Telephone: +33-1-40875215 Fax: +33-1-42703784

Received: June 5, 2019
Peer-review started: June 5, 2019
First decision: July 21, 2019
Revised: August 4, 2019
Accepted: August 24, 2019
Article in press: August 24, 2019
Published online: September 14, 2019
Processing time: 99 Days and 19.3 Hours

Abstract

Managing familial pancreatic cancer (FPC) is challenging for gastroenterologists, surgeons and oncologists. High-risk individuals (HRI) for pancreatic cancer (PC) (FPC or with germline mutations) are a heterogeneous group of subjects with a theoretical lifetime cumulative risk of PC over 5%. Screening is mainly based on annual magnetic resonance imaging (MRI) and endoscopic ultrasound (EUS). The goal of screening is to identify early-stage operable cancers or high-risk precancerous lesions (pancreatic intraepithelial neoplasia or intraductal papillary mucinous neoplasms with high-grade dysplasia). In the literature, target lesions are identified in 2%-5% of HRI who undergo screening. EUS appears to provide better identification of small solid lesions (0%-46% of HRI) and chronic-pancreatitis-like parenchymal changes (14%-77% of HRI), while MRI is probably the best modality to identify small cystic lesions (13%-49% of HRI). There are no specific studies in HRI on the use of contrast-enhanced harmonic EUS. EUS can also be used to obtain tissue samples. Nevertheless, there is still limited evidence on the accuracy of imaging procedures used for screening or agreement on which patients to treat. The cost-effectiveness of screening is also unclear. Certain new EUS-related techniques, such as searching for DNA abnormalities or protein markers in pancreatic fluid, appear to be promising.
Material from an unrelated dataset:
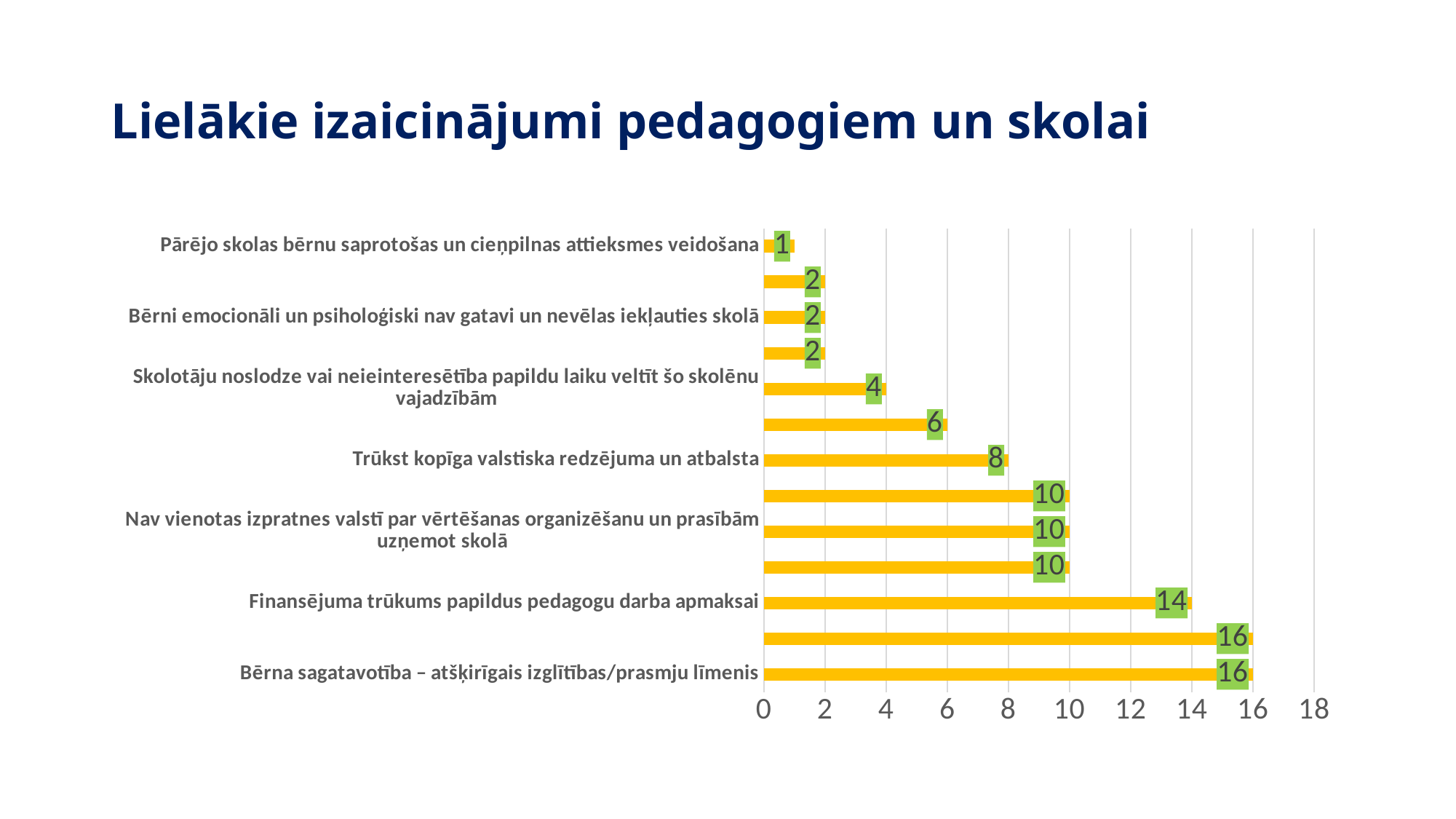
What is the value for "Nav vienotas izpratnes valstī par vērtēšanas organizēšanu un prasībām uzņemot skolā"? 10 What is the highest value shown by any bar in the chart? 16 Which is larger: the value for "Bērni emocionāli un psiholoģiski nav gatavi un nevēlas iekļauties skolā" or the value for "Skolotāju noslodze vai neieinteresētība papildu laiku veltīt šo skolēnu vajadzībām"? Skolotāju noslodze vai neieinteresētība papildu laiku veltīt šo skolēnu vajadzībām Which category has the lowest value in the chart? Pārējo skolas bērnu saprotošas un cieņpilnas attieksmes veidošana What is the value for "Skolotāju noslodze vai neieinteresētība papildu laiku veltīt šo skolēnu vajadzībām"? 4 What is the difference between the values for "Finansējuma trūkums papildus pedagogu darba apmaksai" and "Trūkst kopīga valstiska redzējuma un atbalsta"? 6 How many bars are plotted in the chart? 13 What is the value for "Finansējuma trūkums papildus pedagogu darba apmaksai"? 14 What is the value for "Bērna sagatavotība – atšķirīgais izglītības/prasmju līmenis"? 16 What kind of chart is shown on the slide? Bar chart What is the value for "Trūkst kopīga valstiska redzējuma un atbalsta"? 8 What is the title of the slide? Lielākie izaicinājumi pedagogiem un skolai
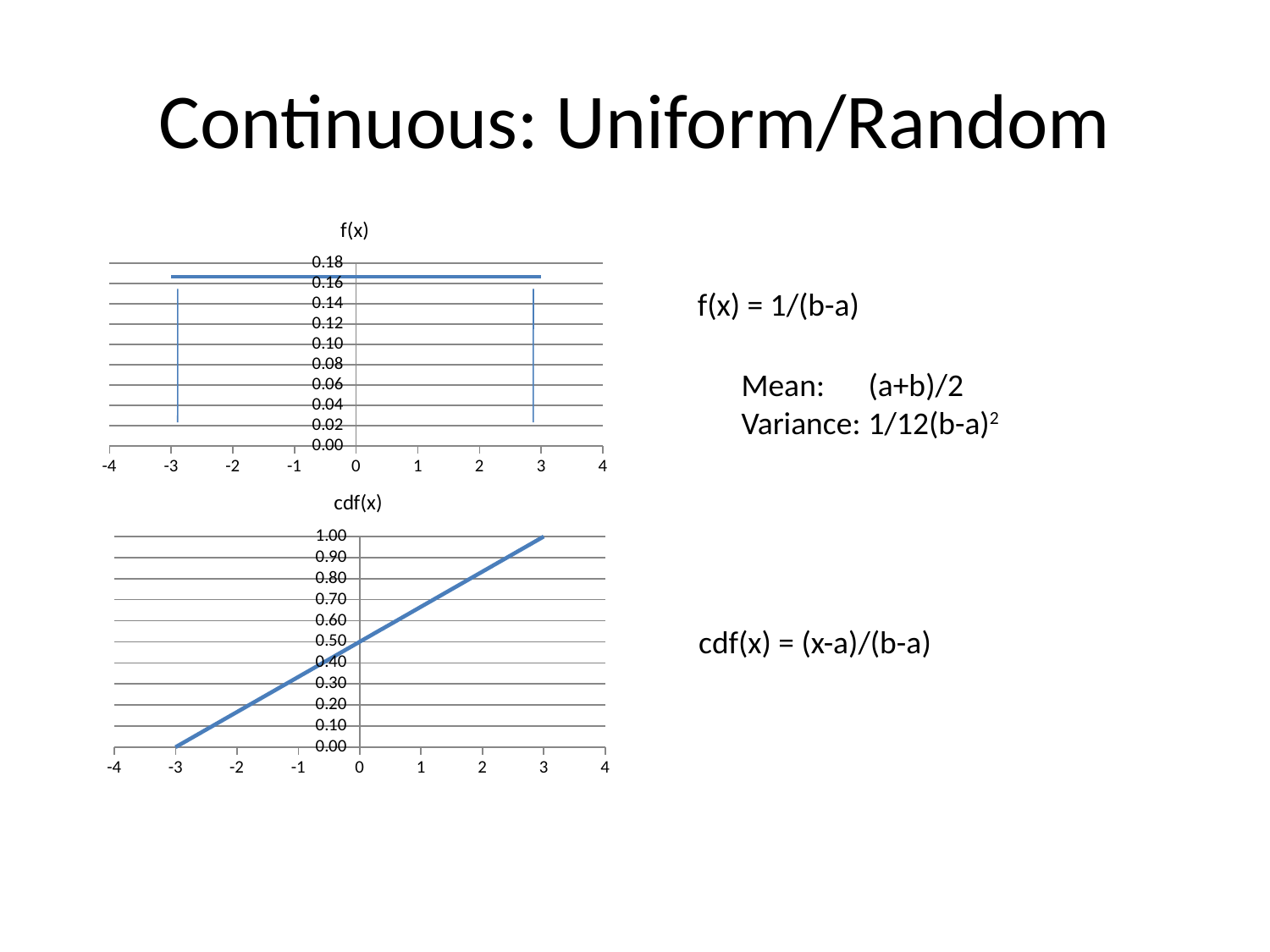
In the top chart f(x), is the value of the horizontal line at x = 0 greater or less than 0.18? less In the bottom chart cdf(x), is the value at x = 2 greater or less than 0.70? greater How many charts are shown on the slide? 2 What kind of chart is the bottom chart titled cdf(x)? line chart What is the title of the bottom chart? cdf(x) In the bottom chart cdf(x), at what x value does the line reach 1.00? 3 What kind of chart is the top chart titled f(x)? line chart In the bottom chart cdf(x), is the value at x = -2 greater or less than 0.30? less In the top chart f(x), does the horizontal line rise, fall, or stay flat between x = -3 and x = 3? stay flat In the bottom chart cdf(x), do the values rise or fall as x increases from -3 to 3? rise In the bottom chart cdf(x), what is the highest value shown on the y axis? 1.00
Keywords: Endoscopic ultrasound; Familial pancreatic cancer; Fine-needle aspiration; Intraductal papillary mucinous neoplasm; Pancreatic cancer; Pancreatic intraepithelial neoplasia; Pancreatic cancer screening guidelines

Core tip: High-risk individuals (HRI) for pancreatic cancer have a lifetime cumulative risk of this disorder of over 5%. The goal of screening is to identify operable cancers or precancerous lesions. Endoscopic ultrasound (EUS) appears to better identify solid lesions (0%-46% of HRI) and chronic-pancreatitis-like parenchymal changes (14%-77%), and magnetic resonance imaging to better identify small cysts (13%-49%). EUS is used to obtain tissue samples. There are no specific studies on contrast-enhanced harmonic EUS in HRI. There is limited evidence on the accuracy of imaging used for screening or agreement on which patients to treat. The cost-effectiveness of screening is also unclear. New EUS-related techniques (identifying DNA abnormalities or protein markers) appear to be promising.